Hakim: Nevzat gibi senin de çelişen beyanların var, neden?
Enes Güran: Hatırlamadığım şeyler var.
Hakim: Bu çelişki bir şey gizlediğinizden değil yani?
Enes Güran: Olayın şokundan sayın hakim.
Hakim: Senin hoş olmayan bir görüntü içinde olduğun iddia ediliyor.
Enes Güran: Hayır, kesinlikle öyle bir şey yok.
Hakim: Salim’in kızlarıyla aranda sorun var mı?
Enes Güran: Hayır.
Hakim: Onlarla bir ilişkiye girdin mi?
Enes Güran: Hayır.
Hakim: Narin anneni ve amcanı öyle görmüş olabilir mi?
Enes Güran: Sayın hakim, o benim annem, bu şekilde sormanız çok kötü.
Hakim: Haklısın, özür dilerim. Gerçeği ortaya çıkarmaya çalışıyorum.
Hakim: Kolundaki ısırık ve banyo yapmak için mi Salim’in evine gittin? Cezaevinde bir hükümlü dilekçe vererek her zaman senin kolunu ısırdığını söylüyor. Ama “Cezaevinde hiç ısırmadı” diyor. Neden kolunu orada ısırmadın?
Enes Güran: Hayır, gitmedim. Suçlu değilim, Narin için cezaevindeyim. Baz istasyonu verilerini kabul etmiyorum.
Hakim: Kadınlar neden birbirine girdi, “neden kavga ediyorsunuz” diye sormadın mı?
Enes Güran: Narin’i kaybettiğimiz için Hediye Güran, Melike Güran, Yasemin Güran vs. vardı. Yasemin Güran’ı evinin tarafına iterek “Ne yapmaya çalışıyorsunuz” dedim. Neden kavga ettiklerini sormadım.
Hakim: Neden burada sanıksın Enes? Neden Muhammed vs. değil de sen diye hiç düşündün mü?
Enes Güran: Bilmiyorum. Hayır, düşünmedim.

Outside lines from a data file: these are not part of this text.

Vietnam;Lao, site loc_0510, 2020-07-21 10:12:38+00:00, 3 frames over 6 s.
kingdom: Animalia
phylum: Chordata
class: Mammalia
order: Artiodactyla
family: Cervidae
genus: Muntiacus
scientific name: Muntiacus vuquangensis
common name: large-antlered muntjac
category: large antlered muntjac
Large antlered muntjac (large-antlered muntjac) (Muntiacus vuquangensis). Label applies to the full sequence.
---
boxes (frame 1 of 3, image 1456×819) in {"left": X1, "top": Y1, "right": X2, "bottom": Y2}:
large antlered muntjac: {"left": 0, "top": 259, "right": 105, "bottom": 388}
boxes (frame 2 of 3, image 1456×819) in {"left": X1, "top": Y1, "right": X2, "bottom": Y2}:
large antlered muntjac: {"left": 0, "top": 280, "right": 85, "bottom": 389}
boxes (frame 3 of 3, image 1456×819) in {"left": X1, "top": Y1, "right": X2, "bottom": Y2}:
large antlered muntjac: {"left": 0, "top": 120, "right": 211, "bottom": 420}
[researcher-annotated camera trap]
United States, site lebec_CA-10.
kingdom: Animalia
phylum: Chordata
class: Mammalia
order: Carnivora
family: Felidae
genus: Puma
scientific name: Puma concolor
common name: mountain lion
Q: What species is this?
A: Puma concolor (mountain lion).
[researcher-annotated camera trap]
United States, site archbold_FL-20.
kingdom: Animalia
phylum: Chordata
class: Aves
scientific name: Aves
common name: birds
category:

Hakim: Kimden, neden şüphelendin?
Enes Güran: Salim’in arabasında kan olduğunu öğrenince amcamdan şüphelendim. “Aracında kan var” dendi, şüphelendim. Salim Güran’ın öldürme ihtimali olup olmadığını bilmiyorum.
Savcının 23 -24 ve 25 Ağustos’ta jandarmada verdiği ifadesinin HTS verileriyle örtüştüğünü ve bu ifadeleri kabul edip etmediğini sorması üzerine Enes Güran “Kabul etmiyorum. Üç gün boyunca kafam karıştığı için aynı ifadeyi verdim” dedi
Diyarbakır Barosu’nun avukatları sordu
Avukat: Kolunu nasıl ısırdın, gösterir misin?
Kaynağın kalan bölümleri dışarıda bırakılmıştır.